• Description of the task: Return every line below exactly.

• Stored entries:
****************

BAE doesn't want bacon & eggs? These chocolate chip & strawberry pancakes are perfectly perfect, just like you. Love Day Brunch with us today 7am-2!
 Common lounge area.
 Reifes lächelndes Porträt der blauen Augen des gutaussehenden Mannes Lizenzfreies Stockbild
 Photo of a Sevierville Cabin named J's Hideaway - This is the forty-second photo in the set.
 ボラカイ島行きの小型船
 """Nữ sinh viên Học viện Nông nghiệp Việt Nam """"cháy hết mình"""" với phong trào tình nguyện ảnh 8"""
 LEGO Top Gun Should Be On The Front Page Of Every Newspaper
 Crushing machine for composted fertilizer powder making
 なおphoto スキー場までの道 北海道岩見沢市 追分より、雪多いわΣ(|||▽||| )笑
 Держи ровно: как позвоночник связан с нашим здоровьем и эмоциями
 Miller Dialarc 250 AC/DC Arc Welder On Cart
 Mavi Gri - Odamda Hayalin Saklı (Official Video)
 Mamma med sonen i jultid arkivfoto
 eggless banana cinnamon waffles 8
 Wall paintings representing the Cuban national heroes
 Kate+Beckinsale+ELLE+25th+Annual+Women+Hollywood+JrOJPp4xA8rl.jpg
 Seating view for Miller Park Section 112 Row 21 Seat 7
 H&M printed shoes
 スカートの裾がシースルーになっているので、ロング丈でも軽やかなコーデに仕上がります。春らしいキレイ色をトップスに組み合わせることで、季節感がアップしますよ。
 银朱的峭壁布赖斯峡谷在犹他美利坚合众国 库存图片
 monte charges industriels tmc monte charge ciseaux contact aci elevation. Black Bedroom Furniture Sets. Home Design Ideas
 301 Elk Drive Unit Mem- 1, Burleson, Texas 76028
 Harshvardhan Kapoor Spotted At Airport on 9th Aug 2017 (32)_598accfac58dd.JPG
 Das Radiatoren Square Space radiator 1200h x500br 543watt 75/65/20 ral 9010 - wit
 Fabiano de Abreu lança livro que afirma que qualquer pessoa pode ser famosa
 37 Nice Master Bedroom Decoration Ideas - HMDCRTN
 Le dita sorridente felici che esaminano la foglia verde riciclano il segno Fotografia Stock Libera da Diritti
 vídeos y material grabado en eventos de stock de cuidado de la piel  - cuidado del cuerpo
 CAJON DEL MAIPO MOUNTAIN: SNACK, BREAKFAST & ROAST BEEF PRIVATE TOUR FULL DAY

****************

• Result:
BAE doesn't want bacon & eggs? These chocolate chip & strawberry pancakes are perfectly perfect, just like you. Love Day Brunch with us today 7am-2!
 Common lounge area.
 Reifes lächelndes Porträt der blauen Augen des gutaussehenden Mannes Lizenzfreies Stockbild
 Photo of a Sevierville Cabin named J's Hideaway - This is the forty-second photo in the set.
 ボラカイ島行きの小型船
 """Nữ sinh viên Học viện Nông nghiệp Việt Nam """"cháy hết mình"""" với phong trào tình nguyện ảnh 8"""
 LEGO Top Gun Should Be On The Front Page Of Every Newspaper
 Crushing machine for composted fertilizer powder making
 なおphoto スキー場までの道 北海道岩見沢市 追分より、雪多いわΣ(|||▽||| )笑
 Держи ровно: как позвоночник связан с нашим здоровьем и эмоциями
 Miller Dialarc 250 AC/DC Arc Welder On Cart
 Mavi Gri - Odamda Hayalin Saklı (Official Video)
 Mamma med sonen i jultid arkivfoto
 eggless banana cinnamon waffles 8
 Wall paintings representing the Cuban national heroes
 Kate+Beckinsale+ELLE+25th+Annual+Women+Hollywood+JrOJPp4xA8rl.jpg
 Seating view for Miller Park Section 112 Row 21 Seat 7
 H&M printed shoes
 スカートの裾がシースルーになっているので、ロング丈でも軽やかなコーデに仕上がります。春らしいキレイ色をトップスに組み合わせることで、季節感がアップしますよ。
 银朱的峭壁布赖斯峡谷在犹他美利坚合众国 库存图片
 monte charges industriels tmc monte charge ciseaux contact aci elevation. Black Bedroom Furniture Sets. Home Design Ideas
 301 Elk Drive Unit Mem- 1, Burleson, Texas 76028
 Harshvardhan Kapoor Spotted At Airport on 9th Aug 2017 (32)_598accfac58dd.JPG
 Das Radiatoren Square Space radiator 1200h x500br 543watt 75/65/20 ral 9010 - wit
 Fabiano de Abreu lança livro que afirma que qualquer pessoa pode ser famosa
 37 Nice Master Bedroom Decoration Ideas - HMDCRTN
 Le dita sorridente felici che esaminano la foglia verde riciclano il segno Fotografia Stock Libera da Diritti
 vídeos y material grabado en eventos de stock de cuidado de la piel  - cuidado del cuerpo
 CAJON DEL MAIPO MOUNTAIN: SNACK, BREAKFAST & ROAST BEEF PRIVATE TOUR FULL DAY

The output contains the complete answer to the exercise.